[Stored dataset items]

═══

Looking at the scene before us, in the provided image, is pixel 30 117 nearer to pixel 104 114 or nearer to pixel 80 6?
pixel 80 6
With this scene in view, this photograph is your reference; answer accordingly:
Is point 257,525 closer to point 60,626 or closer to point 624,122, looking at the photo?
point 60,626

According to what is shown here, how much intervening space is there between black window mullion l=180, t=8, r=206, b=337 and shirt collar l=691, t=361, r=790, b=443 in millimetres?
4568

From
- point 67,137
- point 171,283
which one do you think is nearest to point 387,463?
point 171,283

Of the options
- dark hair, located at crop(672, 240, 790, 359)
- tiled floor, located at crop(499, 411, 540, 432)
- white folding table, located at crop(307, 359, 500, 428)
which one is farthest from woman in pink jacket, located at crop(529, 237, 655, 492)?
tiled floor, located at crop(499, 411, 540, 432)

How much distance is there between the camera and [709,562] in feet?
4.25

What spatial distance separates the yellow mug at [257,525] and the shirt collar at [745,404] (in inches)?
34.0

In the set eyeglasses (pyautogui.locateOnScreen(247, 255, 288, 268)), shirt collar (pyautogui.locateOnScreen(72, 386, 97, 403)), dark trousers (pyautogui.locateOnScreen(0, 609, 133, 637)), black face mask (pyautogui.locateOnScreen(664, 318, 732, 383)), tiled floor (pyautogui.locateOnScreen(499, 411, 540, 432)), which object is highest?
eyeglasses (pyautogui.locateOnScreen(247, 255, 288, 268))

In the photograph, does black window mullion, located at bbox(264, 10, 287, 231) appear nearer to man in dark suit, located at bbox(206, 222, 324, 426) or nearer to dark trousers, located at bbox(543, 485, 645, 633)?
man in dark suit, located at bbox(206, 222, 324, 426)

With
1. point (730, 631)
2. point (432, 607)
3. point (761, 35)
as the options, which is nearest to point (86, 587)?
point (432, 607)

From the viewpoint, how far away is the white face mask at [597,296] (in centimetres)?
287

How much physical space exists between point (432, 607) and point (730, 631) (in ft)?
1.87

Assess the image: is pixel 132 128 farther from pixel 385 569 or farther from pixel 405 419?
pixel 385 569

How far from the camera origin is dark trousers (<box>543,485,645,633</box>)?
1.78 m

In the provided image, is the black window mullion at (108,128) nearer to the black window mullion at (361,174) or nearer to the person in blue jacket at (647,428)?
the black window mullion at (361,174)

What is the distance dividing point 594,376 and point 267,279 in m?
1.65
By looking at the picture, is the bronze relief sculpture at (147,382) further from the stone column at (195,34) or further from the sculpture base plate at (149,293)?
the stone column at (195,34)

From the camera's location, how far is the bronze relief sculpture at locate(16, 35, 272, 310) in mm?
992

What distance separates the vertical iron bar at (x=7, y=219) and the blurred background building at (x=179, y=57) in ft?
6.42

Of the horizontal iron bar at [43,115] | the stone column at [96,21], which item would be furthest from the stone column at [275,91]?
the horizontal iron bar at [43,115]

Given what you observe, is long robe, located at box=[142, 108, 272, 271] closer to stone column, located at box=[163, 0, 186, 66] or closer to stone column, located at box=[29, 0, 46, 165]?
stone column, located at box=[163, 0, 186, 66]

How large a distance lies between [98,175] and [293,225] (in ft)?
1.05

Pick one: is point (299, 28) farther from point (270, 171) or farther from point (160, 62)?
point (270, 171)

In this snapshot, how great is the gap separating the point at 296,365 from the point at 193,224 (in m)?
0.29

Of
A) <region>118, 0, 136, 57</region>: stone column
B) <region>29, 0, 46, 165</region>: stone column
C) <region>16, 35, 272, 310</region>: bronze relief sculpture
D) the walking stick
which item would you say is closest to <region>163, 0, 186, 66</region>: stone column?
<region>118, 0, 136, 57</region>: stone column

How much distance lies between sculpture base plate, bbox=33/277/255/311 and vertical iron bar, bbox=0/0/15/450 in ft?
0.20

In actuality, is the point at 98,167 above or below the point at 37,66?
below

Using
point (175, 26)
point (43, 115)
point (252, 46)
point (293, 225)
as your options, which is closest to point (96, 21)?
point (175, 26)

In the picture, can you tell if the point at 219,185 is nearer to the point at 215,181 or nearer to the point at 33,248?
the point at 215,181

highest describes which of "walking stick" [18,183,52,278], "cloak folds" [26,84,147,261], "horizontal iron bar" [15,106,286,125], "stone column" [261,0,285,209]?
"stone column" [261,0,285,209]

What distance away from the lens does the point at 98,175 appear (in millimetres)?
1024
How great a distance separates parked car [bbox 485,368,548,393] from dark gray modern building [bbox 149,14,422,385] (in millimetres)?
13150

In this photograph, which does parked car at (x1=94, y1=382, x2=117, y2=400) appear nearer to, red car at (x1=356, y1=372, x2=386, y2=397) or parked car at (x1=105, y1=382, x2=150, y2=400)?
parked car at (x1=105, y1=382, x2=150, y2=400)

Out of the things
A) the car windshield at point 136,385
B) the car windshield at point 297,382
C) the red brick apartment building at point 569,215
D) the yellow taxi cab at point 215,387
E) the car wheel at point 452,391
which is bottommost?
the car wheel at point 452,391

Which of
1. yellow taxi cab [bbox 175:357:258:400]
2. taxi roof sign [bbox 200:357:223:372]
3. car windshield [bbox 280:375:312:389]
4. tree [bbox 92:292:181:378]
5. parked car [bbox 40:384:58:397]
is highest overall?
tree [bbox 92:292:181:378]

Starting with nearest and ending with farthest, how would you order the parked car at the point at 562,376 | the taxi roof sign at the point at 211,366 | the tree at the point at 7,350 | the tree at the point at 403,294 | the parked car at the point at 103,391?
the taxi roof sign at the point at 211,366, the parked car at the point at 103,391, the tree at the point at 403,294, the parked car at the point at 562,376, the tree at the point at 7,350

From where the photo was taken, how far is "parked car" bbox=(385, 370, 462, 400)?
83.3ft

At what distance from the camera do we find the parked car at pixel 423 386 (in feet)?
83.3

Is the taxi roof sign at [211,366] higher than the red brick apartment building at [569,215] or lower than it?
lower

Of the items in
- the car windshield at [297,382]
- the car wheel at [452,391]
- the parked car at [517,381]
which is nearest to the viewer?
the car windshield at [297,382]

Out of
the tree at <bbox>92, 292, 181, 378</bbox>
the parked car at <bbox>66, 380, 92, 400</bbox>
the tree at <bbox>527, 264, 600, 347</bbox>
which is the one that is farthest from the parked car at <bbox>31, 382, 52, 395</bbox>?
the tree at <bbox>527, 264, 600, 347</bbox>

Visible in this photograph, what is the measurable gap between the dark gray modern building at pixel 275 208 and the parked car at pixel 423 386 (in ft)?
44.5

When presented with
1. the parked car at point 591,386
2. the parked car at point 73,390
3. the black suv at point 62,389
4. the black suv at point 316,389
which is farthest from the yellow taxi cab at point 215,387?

═══

*CHALLENGE:* Present every line of the records above as a numbered list, leaving out the blank lines.

*TASK ANSWER:*
1. Looking at the scene before us, in the provided image, is pixel 30 117 nearer to pixel 104 114 or nearer to pixel 80 6?
2. pixel 80 6
3. With this scene in view, this photograph is your reference; answer accordingly:
4. Is point 257,525 closer to point 60,626 or closer to point 624,122, looking at the photo?
5. point 60,626
6. According to what is shown here, how much intervening space is there between black window mullion l=180, t=8, r=206, b=337 and shirt collar l=691, t=361, r=790, b=443 in millimetres?
7. 4568
8. From
9. - point 67,137
10. - point 171,283
11. which one do you think is nearest to point 387,463?
12. point 171,283
13. Of the options
14. - dark hair, located at crop(672, 240, 790, 359)
15. - tiled floor, located at crop(499, 411, 540, 432)
16. - white folding table, located at crop(307, 359, 500, 428)
17. which one is farthest from woman in pink jacket, located at crop(529, 237, 655, 492)?
18. tiled floor, located at crop(499, 411, 540, 432)
19. How much distance is there between the camera and [709,562] in feet?
20. 4.25
21. What spatial distance separates the yellow mug at [257,525] and the shirt collar at [745,404] (in inches)?
22. 34.0
23. In the set eyeglasses (pyautogui.locateOnScreen(247, 255, 288, 268)), shirt collar (pyautogui.locateOnScreen(72, 386, 97, 403)), dark trousers (pyautogui.locateOnScreen(0, 609, 133, 637)), black face mask (pyautogui.locateOnScreen(664, 318, 732, 383)), tiled floor (pyautogui.locateOnScreen(499, 411, 540, 432)), which object is highest?
24. eyeglasses (pyautogui.locateOnScreen(247, 255, 288, 268))
25. In the photograph, does black window mullion, located at bbox(264, 10, 287, 231) appear nearer to man in dark suit, located at bbox(206, 222, 324, 426) or nearer to dark trousers, located at bbox(543, 485, 645, 633)?
26. man in dark suit, located at bbox(206, 222, 324, 426)
27. With
28. 1. point (730, 631)
29. 2. point (432, 607)
30. 3. point (761, 35)
31. as the options, which is nearest to point (86, 587)?
32. point (432, 607)
33. From the viewpoint, how far away is the white face mask at [597,296] (in centimetres)?
34. 287
35. How much physical space exists between point (432, 607) and point (730, 631) (in ft)?
36. 1.87
37. Assess the image: is pixel 132 128 farther from pixel 385 569 or farther from pixel 405 419?
38. pixel 385 569
39. How far from the camera origin is dark trousers (<box>543,485,645,633</box>)?
40. 1.78 m
41. In the provided image, is the black window mullion at (108,128) nearer to the black window mullion at (361,174) or nearer to the person in blue jacket at (647,428)?
42. the black window mullion at (361,174)
43. What is the distance dividing point 594,376 and point 267,279 in m?
44. 1.65
45. By looking at the picture, is the bronze relief sculpture at (147,382) further from the stone column at (195,34) or further from the sculpture base plate at (149,293)?
46. the stone column at (195,34)
47. From the camera's location, how far is the bronze relief sculpture at locate(16, 35, 272, 310) in mm?
48. 992
49. What distance separates the vertical iron bar at (x=7, y=219) and the blurred background building at (x=179, y=57) in ft?
50. 6.42
51. Of the horizontal iron bar at [43,115] | the stone column at [96,21], which item would be furthest from the stone column at [275,91]?
52. the horizontal iron bar at [43,115]
53. Given what you observe, is long robe, located at box=[142, 108, 272, 271] closer to stone column, located at box=[163, 0, 186, 66] or closer to stone column, located at box=[29, 0, 46, 165]?
54. stone column, located at box=[163, 0, 186, 66]
55. How large a distance lies between [98,175] and [293,225] (in ft)?
56. 1.05
57. Pick one: is point (299, 28) farther from point (270, 171) or farther from point (160, 62)?
58. point (270, 171)
59. In this snapshot, how great is the gap separating the point at 296,365 from the point at 193,224 (in m)?
60. 0.29
61. Of
62. A) <region>118, 0, 136, 57</region>: stone column
63. B) <region>29, 0, 46, 165</region>: stone column
64. C) <region>16, 35, 272, 310</region>: bronze relief sculpture
65. D) the walking stick
66. which item would you say is closest to <region>163, 0, 186, 66</region>: stone column?
67. <region>118, 0, 136, 57</region>: stone column
68. How much distance lies between sculpture base plate, bbox=33/277/255/311 and vertical iron bar, bbox=0/0/15/450 in ft?
69. 0.20
70. In actuality, is the point at 98,167 above or below the point at 37,66?
71. below
72. Using
73. point (175, 26)
74. point (43, 115)
75. point (252, 46)
76. point (293, 225)
77. as your options, which is closest to point (96, 21)?
78. point (175, 26)
79. In the picture, can you tell if the point at 219,185 is nearer to the point at 215,181 or nearer to the point at 33,248?
80. the point at 215,181
81. highest describes which of "walking stick" [18,183,52,278], "cloak folds" [26,84,147,261], "horizontal iron bar" [15,106,286,125], "stone column" [261,0,285,209]?
82. "stone column" [261,0,285,209]
83. What distance away from the lens does the point at 98,175 appear (in millimetres)?
84. 1024
85. How great a distance separates parked car [bbox 485,368,548,393] from dark gray modern building [bbox 149,14,422,385] (in millimetres)?
86. 13150
87. In this photograph, which does parked car at (x1=94, y1=382, x2=117, y2=400) appear nearer to, red car at (x1=356, y1=372, x2=386, y2=397) or parked car at (x1=105, y1=382, x2=150, y2=400)?
88. parked car at (x1=105, y1=382, x2=150, y2=400)
89. Out of the things
90. A) the car windshield at point 136,385
91. B) the car windshield at point 297,382
92. C) the red brick apartment building at point 569,215
93. D) the yellow taxi cab at point 215,387
94. E) the car wheel at point 452,391
95. which is bottommost?
96. the car wheel at point 452,391
97. Which of
98. 1. yellow taxi cab [bbox 175:357:258:400]
99. 2. taxi roof sign [bbox 200:357:223:372]
100. 3. car windshield [bbox 280:375:312:389]
101. 4. tree [bbox 92:292:181:378]
102. 5. parked car [bbox 40:384:58:397]
103. is highest overall?
104. tree [bbox 92:292:181:378]
105. Starting with nearest and ending with farthest, how would you order the parked car at the point at 562,376 | the taxi roof sign at the point at 211,366 | the tree at the point at 7,350 | the tree at the point at 403,294 | the parked car at the point at 103,391?
106. the taxi roof sign at the point at 211,366, the parked car at the point at 103,391, the tree at the point at 403,294, the parked car at the point at 562,376, the tree at the point at 7,350
107. From where the photo was taken, how far is "parked car" bbox=(385, 370, 462, 400)?
108. 83.3ft
109. At what distance from the camera do we find the parked car at pixel 423 386 (in feet)?
110. 83.3
111. Is the taxi roof sign at [211,366] higher than the red brick apartment building at [569,215] or lower than it?
112. lower
113. Of the items in
114. - the car windshield at [297,382]
115. - the car wheel at [452,391]
116. - the parked car at [517,381]
117. which is nearest to the viewer?
118. the car windshield at [297,382]
119. Out of
120. the tree at <bbox>92, 292, 181, 378</bbox>
121. the parked car at <bbox>66, 380, 92, 400</bbox>
122. the tree at <bbox>527, 264, 600, 347</bbox>
123. which is the one that is farthest from the parked car at <bbox>31, 382, 52, 395</bbox>?
124. the tree at <bbox>527, 264, 600, 347</bbox>
125. Visible in this photograph, what is the measurable gap between the dark gray modern building at pixel 275 208 and the parked car at pixel 423 386 (in ft)?
126. 44.5
127. When presented with
128. 1. the parked car at point 591,386
129. 2. the parked car at point 73,390
130. 3. the black suv at point 62,389
131. 4. the black suv at point 316,389
132. which is farthest from the yellow taxi cab at point 215,387?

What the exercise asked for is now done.